Allowing the love of friends and family helped me to absorb the sheer shock of it all. I feel very fortunate that for the most part, my friends and family did not put any pressure on me to ‘get over’ the grieving. This has allowed me to relax and feel secure in the knowledge that I am in a process. It’s a painful one but accepting it is part of my healing.
In1969, psychiatrist Elisabeth Kübler-Ross introduced what became known as the “five stages of grief.”
The five stages of grief:
- Denial: “This can’t be happening to me.”
- Anger: “Why is this happening? Who is to blame?”
- Bargaining: “If only we had sought medical attention sooner… “
- Depression: “I’m too sad to do anything.”
- Acceptance: “I’m at peace with what happened.”
If you are experiencing any of these emotions following a loss, it may help to remind yourself that your reaction is a healthy and natural part of your healing journey. Not everyone will go through all these stages and you may not experience them in any specific order. They are more like pointers of what you may experience rather than something that is stitched up in any fixed sequence. Your grieving process is as individual as you are.

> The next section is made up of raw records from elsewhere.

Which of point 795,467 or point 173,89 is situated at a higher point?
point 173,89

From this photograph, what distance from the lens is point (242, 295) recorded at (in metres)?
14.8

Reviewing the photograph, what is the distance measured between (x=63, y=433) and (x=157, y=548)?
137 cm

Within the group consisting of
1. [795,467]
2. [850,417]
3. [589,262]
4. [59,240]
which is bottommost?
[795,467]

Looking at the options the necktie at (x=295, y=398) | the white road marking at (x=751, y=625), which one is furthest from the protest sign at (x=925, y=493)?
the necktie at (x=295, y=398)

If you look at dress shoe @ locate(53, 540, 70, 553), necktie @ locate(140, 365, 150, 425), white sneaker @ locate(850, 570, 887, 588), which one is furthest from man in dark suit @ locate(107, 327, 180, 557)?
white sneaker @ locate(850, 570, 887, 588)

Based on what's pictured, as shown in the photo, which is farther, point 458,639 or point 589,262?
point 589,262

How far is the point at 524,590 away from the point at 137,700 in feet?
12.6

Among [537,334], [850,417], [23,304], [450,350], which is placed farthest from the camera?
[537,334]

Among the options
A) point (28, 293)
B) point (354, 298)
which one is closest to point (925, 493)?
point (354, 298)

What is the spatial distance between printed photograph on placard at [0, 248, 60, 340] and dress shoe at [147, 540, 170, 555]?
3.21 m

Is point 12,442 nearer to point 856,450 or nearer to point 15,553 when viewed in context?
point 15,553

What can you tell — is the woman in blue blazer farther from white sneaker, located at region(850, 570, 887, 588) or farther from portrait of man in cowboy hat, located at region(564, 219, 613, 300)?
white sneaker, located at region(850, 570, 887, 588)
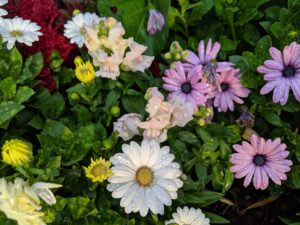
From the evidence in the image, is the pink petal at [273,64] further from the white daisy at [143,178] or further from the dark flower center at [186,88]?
the white daisy at [143,178]

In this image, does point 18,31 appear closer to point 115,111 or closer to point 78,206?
point 115,111

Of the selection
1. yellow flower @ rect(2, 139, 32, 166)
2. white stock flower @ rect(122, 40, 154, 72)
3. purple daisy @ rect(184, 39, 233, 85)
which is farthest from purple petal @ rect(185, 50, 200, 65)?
yellow flower @ rect(2, 139, 32, 166)

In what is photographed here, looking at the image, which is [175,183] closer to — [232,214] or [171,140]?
[171,140]

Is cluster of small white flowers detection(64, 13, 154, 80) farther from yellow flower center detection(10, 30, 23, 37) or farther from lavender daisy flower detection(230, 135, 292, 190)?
lavender daisy flower detection(230, 135, 292, 190)

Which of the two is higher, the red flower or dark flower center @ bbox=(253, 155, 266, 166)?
the red flower

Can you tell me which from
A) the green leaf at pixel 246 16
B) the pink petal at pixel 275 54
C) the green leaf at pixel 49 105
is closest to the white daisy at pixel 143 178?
the green leaf at pixel 49 105

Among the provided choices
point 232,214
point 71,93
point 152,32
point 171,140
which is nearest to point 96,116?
point 71,93
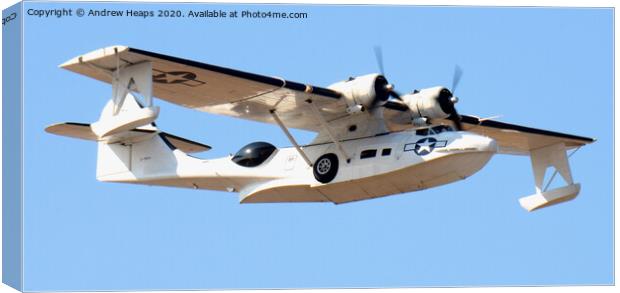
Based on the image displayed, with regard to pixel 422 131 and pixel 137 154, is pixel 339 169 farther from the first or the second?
pixel 137 154

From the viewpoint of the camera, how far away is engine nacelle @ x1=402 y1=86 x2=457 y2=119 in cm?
2452

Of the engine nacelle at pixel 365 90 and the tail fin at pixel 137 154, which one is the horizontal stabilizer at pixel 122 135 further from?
the engine nacelle at pixel 365 90

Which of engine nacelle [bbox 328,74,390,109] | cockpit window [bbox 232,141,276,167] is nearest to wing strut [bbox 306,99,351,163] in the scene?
engine nacelle [bbox 328,74,390,109]

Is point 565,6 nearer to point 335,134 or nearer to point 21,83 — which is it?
point 335,134

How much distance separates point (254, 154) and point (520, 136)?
576cm

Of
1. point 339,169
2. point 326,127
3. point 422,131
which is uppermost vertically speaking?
point 326,127

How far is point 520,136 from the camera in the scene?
88.4 feet

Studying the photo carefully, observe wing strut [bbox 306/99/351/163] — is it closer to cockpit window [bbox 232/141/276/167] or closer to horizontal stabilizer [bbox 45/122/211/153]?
cockpit window [bbox 232/141/276/167]

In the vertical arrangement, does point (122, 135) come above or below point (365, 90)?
below

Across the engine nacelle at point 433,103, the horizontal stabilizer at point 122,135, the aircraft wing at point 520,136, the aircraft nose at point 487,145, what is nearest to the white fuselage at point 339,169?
the aircraft nose at point 487,145

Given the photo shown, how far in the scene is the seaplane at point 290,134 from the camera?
A: 22094 millimetres

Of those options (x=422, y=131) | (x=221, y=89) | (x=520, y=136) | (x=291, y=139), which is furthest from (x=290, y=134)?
(x=520, y=136)

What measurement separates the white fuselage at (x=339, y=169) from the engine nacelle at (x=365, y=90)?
680 millimetres

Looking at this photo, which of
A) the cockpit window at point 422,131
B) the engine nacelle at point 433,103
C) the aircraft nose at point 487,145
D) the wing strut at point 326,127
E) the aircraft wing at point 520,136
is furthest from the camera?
the aircraft wing at point 520,136
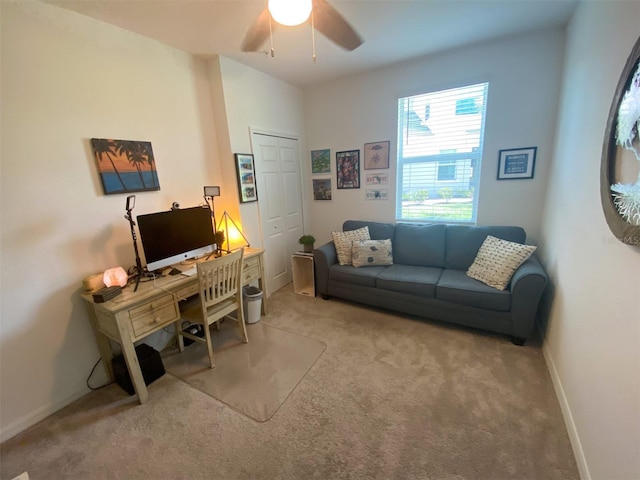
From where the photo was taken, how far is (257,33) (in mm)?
1597

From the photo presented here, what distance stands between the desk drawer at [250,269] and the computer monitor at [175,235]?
382 mm

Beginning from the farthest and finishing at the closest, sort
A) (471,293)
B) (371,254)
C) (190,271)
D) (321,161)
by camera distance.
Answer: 1. (321,161)
2. (371,254)
3. (471,293)
4. (190,271)

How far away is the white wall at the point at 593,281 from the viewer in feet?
3.42

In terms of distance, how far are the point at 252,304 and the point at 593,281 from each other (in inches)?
102

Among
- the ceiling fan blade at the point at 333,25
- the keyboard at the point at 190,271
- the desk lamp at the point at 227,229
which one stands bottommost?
the keyboard at the point at 190,271

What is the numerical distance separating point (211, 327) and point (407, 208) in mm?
2709

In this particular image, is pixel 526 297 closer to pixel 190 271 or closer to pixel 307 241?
pixel 307 241

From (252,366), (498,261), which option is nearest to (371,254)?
(498,261)

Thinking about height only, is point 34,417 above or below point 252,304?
below

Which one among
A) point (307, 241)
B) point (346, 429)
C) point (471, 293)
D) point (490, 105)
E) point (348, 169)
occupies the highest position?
point (490, 105)

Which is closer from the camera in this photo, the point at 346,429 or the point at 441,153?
the point at 346,429

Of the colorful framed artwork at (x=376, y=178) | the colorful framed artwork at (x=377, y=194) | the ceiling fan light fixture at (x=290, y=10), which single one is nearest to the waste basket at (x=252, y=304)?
the colorful framed artwork at (x=377, y=194)

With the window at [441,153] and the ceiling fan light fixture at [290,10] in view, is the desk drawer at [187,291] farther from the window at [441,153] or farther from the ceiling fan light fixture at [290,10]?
the window at [441,153]

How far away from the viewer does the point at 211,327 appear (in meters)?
2.73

Simple Steps for Recovery and Healing
- Let Others Care For You: Please don’t grieve alone. As mentioned earlier getting support from friends and family helped my own healing immensely. It is the most important thing you can do for yourself, allowing yourself to receive care and support from those who are around you. Support and comfort may come in many forms including your neighbours, work colleagues or a professional counsellor.
- Care for Yourself: There is a lot of stress associated with grief and loss. It can deplete us emotionally as well as physically. Make sure you are resting, eating regularly even if simply, and allowing time and space for any feelings to come through. When you feel good physically, you’ll also feel better emotionally. Trying to push away feelings of sadness and loss stretches out the grieving process. Repressing our feelings can lead to feeling depressed and anxious which can in turn have an effect on our immune system. Make sure you are in places that nourish you, feel peaceful to you and give you solace. This may be a quiet and beautiful room in your home or it could be somewhere in nature.
Finally, remind yourself, you are on your own healing journey and death and loss is part of the rich fabric that makes up life.